Keith Martin, an opposition Liberal lawmaker who represents the area where the Sun Sea docked, said his office has been deluged with calls from angry constituents who do not want the Tamils taken in.
Liberal Party leader Michael Ignatieff told reporters that if the migrants turn out not to be legitimate refugees, "they must be sent home -- but in Canada, we do it one by one, that's the way we do it."
The ship had originally intended to go to Australia before being deterred and heading to Canada, which has a politically active Tamil community.
Canadian Tamils have urged their adopted country to accept the asylum seekers, saying that the minority group faces continued difficulties in Sinhalese-majority Sri Lanka.
The Canadian Tamil Congress issued a statement criticizing "fear-mongering," saying: "We must be mindful not to judge those who are seeking help from Canada before they have even had a chance to be heard."
Krisna Saravanamuttu, spokesman for the National Council of Canadian Tamils, said the boat people went "through hell and high water to ensure they could escape Sri Lanka."
While police were tight-lipped on the conditions of the migrants, Saravanamuttu said that some had "severe health problems" and that many of the boat people were less than 13 years old.
Long-lens television cameras showed several women on the boat.
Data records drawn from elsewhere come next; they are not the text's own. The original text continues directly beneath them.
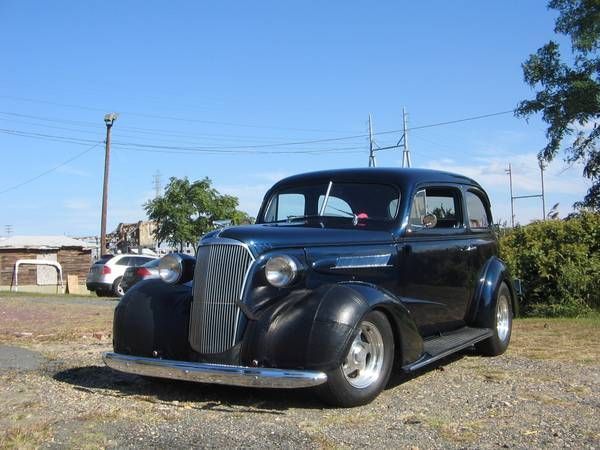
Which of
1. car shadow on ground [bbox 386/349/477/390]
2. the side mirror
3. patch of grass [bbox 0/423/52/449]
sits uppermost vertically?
the side mirror

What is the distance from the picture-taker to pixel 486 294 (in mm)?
6867

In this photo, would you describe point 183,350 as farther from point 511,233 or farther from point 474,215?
point 511,233

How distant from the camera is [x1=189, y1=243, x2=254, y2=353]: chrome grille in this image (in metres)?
4.75

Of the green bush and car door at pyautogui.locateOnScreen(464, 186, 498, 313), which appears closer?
car door at pyautogui.locateOnScreen(464, 186, 498, 313)

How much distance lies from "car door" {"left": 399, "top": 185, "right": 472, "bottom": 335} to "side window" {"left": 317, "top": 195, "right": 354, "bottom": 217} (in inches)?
22.4

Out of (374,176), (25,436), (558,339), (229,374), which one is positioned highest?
(374,176)

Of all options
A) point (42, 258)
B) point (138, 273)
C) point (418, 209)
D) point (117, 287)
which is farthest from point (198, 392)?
point (42, 258)

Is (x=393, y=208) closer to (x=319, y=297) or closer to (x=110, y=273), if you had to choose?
(x=319, y=297)

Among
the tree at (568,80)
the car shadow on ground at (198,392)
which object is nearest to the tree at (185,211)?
the tree at (568,80)

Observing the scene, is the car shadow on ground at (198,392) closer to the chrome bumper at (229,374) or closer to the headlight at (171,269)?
the chrome bumper at (229,374)

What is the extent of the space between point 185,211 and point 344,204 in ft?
102

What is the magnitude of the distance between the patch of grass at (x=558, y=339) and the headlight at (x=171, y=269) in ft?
12.7

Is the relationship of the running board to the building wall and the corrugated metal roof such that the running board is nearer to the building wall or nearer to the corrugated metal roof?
the building wall

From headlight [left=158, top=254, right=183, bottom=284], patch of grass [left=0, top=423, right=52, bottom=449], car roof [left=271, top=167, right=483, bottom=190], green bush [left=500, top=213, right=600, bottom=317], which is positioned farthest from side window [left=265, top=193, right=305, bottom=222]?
green bush [left=500, top=213, right=600, bottom=317]
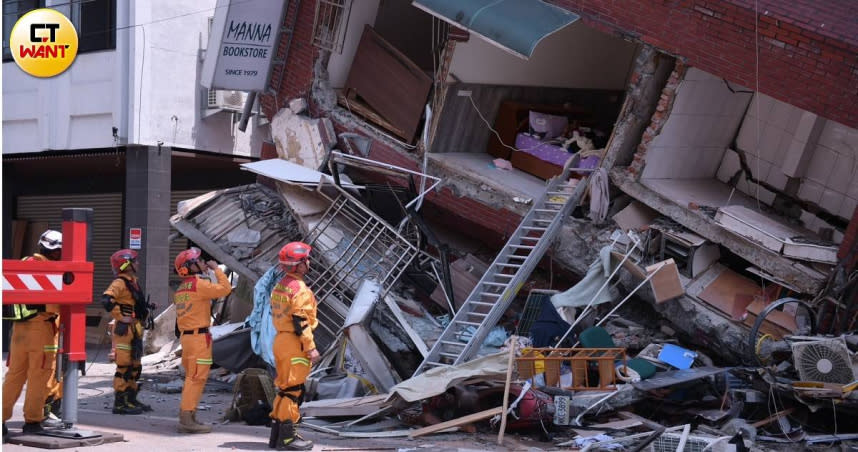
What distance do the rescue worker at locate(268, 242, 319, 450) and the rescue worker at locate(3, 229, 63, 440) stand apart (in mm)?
1858

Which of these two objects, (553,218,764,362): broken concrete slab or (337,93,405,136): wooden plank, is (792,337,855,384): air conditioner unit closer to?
(553,218,764,362): broken concrete slab

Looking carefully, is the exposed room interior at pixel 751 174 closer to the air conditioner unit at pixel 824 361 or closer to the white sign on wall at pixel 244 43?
the air conditioner unit at pixel 824 361

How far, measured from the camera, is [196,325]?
8.95 m

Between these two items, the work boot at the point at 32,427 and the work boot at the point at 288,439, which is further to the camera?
the work boot at the point at 32,427

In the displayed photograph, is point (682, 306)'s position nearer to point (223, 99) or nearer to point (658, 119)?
point (658, 119)

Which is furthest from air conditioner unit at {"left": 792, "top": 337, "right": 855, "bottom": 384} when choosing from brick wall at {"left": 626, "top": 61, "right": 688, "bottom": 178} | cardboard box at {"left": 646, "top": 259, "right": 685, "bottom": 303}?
brick wall at {"left": 626, "top": 61, "right": 688, "bottom": 178}

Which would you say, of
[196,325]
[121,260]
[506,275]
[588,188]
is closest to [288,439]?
[196,325]

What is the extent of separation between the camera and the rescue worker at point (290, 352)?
7992mm

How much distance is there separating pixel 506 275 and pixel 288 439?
402 centimetres

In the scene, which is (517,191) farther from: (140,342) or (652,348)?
(140,342)

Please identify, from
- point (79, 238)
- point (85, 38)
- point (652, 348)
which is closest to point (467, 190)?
point (652, 348)

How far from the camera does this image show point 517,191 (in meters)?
12.7

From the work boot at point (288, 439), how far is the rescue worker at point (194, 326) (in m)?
1.08

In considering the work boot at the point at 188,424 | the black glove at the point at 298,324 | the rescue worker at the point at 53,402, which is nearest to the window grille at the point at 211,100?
the rescue worker at the point at 53,402
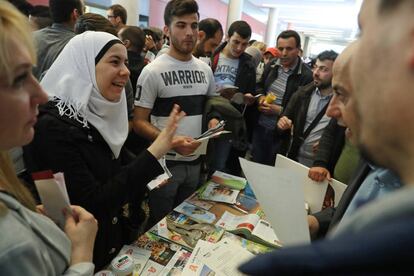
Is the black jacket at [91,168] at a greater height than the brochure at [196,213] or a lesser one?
greater

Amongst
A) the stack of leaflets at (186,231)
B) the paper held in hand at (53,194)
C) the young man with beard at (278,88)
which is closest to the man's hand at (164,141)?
the stack of leaflets at (186,231)

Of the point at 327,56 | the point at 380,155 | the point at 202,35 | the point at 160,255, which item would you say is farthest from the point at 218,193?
the point at 202,35

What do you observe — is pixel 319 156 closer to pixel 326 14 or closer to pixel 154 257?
pixel 154 257

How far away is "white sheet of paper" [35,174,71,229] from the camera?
81cm

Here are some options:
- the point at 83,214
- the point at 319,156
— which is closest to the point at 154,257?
the point at 83,214

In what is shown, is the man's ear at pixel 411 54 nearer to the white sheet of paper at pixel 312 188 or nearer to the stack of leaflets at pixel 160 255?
the stack of leaflets at pixel 160 255

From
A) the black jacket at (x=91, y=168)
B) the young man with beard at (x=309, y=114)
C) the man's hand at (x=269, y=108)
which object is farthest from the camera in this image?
the man's hand at (x=269, y=108)

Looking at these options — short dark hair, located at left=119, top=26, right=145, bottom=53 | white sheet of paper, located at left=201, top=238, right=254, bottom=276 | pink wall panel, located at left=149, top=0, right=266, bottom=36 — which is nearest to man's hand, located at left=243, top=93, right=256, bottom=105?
short dark hair, located at left=119, top=26, right=145, bottom=53

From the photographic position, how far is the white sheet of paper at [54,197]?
807 millimetres

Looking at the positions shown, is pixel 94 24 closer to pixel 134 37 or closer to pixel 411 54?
pixel 134 37

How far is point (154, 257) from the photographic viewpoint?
1149 mm

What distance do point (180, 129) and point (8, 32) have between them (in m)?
1.29

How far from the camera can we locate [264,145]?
323 cm

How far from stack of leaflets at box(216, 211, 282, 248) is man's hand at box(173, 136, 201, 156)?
38 cm
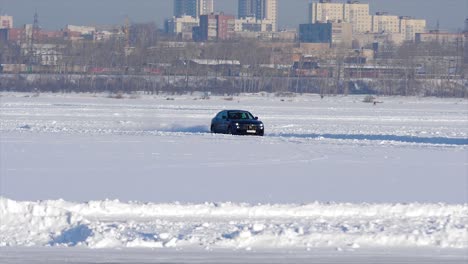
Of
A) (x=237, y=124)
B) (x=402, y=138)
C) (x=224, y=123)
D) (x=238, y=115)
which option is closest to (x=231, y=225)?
(x=402, y=138)

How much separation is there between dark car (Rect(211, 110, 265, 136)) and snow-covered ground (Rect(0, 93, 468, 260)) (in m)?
1.46

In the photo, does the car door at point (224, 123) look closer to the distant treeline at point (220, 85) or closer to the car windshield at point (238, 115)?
the car windshield at point (238, 115)

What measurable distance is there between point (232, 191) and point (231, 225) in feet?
16.7

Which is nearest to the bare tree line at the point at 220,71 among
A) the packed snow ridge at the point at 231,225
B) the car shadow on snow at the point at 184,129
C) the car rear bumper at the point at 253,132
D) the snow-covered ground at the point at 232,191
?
the car shadow on snow at the point at 184,129

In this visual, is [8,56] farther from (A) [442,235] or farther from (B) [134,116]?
(A) [442,235]

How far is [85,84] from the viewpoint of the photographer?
121m

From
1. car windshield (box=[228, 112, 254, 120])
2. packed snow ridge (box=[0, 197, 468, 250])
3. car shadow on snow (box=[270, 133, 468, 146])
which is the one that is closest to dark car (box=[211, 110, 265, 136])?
car windshield (box=[228, 112, 254, 120])

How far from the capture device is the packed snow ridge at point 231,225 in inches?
573

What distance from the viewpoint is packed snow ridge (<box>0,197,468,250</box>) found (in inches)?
573

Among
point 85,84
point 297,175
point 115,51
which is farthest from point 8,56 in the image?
point 297,175

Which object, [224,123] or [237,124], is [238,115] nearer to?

When asked if any children were onboard unaccompanied, Johnston of the border agency said only that social workers had been called in.
Sri Lanka's government has described the ship a smuggling operation by the defeated rebels, officially known as the Liberation Tigers of Tamil Eelam (LTTE).
"We have lodged our concerns with the Canadian authorities that these people aboard the Sun Sea could be linked to the LTTE," a foreign ministry spokesman said in Colombo.
Sri Lanka last year ended decades of civil war by crushing the Tamil Tiger rebels in a bloody finale in which the United Nations says that at least 7,000 civilians were killed.
Despite concerns about Sri Lanka's human rights record, Western nations ban the Tamil Tigers as a terrorist organization. The group was known for suicide bombings and use of child soldiers during its nearly four-decade fight for a separate Tamil homeland.
Dave Crawford, a local resident sipping coffee near where the Sun Sea docked, said that Canada should provide humanitarian aid -- but the government must also ensure taxpayers "aren't taken advantage of."
Another shop patron, roofing contractor Mauricio Reyes, said he immigrated to Canada from Mexico 14 years ago but was not sure if he would welcome the Tamil migrants.
"It's a tough challenge. I hope the government will make the right decisions," Reyes said.